Whether your garage is a temple to the automotive gods, or a leaky shack that you share with the rats and black widows, it’s still the one place that we, the car nuts, can call our own. And because of that, we tend to dress up the space in artistic accoutrements that perhaps those with whom we share our lives wouldn’t deem fitting for other parts of the house.
For some, it may be something as simple as a calendar from a favored tool vender. Those typically feature twelve months worth of wrenches and sockets, as well as buxom beauties demonstrating the correct hand positions on their various handles and shafts. A fun fact, the pictures in these calendars tend not to get heavily airbrushed and so a game you can play with them is find the boob-job scar on the models.
Along with your calendar, you may have posters of your favorite cars and trucks adorning the open-stud walls and providing a bit of a homey feel. Years ago Porsche mailed out posters of the 930 with the recipient’s last name inkjetted on its license plate. It was a good bit of personalization and I was impressed enough to mount the nearly 6 square foot poster on the wall of my garage, right above the headless Audi I was working on at the time. It was truly inspirational. Some time later I discovered that Jerry Seinfeld had the exact same poster on the wall of his TV show apartment. I felt it brought us a little closer. Jerry obviously didn’t feel that way, although the restraining order seems to have made him feel a little more content these days.

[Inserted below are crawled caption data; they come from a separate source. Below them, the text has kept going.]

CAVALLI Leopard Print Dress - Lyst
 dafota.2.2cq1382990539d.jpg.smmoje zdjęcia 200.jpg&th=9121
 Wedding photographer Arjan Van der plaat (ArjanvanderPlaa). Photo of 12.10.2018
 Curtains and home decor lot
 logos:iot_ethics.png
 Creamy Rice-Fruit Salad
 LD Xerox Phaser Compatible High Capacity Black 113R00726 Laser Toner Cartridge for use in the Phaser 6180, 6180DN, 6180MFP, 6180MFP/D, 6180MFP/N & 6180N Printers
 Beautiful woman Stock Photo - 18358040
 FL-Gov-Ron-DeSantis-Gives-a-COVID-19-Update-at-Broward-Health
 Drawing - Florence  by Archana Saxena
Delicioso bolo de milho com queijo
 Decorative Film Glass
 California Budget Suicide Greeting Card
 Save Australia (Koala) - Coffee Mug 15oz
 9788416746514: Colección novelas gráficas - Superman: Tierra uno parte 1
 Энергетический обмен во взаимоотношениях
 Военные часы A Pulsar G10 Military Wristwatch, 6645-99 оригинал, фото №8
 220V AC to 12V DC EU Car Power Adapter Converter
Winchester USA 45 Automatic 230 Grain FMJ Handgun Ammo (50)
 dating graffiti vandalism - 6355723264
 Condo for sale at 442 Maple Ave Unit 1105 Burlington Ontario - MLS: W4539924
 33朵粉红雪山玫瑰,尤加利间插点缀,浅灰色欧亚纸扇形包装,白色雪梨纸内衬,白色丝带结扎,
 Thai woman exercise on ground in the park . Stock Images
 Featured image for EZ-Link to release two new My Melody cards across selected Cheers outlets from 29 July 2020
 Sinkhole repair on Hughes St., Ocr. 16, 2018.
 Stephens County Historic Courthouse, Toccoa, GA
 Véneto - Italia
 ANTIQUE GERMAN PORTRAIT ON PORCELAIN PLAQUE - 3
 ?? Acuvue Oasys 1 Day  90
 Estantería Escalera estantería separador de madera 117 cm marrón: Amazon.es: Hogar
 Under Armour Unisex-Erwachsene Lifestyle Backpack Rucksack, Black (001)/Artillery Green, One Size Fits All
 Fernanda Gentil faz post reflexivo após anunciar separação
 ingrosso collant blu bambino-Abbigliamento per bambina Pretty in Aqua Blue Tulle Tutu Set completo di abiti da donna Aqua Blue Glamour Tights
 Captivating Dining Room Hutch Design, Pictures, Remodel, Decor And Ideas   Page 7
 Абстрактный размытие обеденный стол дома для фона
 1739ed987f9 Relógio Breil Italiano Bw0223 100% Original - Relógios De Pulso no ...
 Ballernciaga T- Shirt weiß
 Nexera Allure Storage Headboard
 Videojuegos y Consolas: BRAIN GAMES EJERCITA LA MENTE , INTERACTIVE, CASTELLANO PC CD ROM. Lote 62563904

Some go whole hog, wrapping their car cave in photos, memorabilia and parts that turn it more into a museum than a utilitarian domicile for their Dodges and Daimlers. But how about you, do you treat the walls of your garage as blank canvases, as did our ancestral cave painters in Lascaux, France? Is there more than just spiderwebs and empty JB Weld bottles lining the space, or does your utter lack of artistic appreciation extend to your home away from home? If not, what’s your garage art?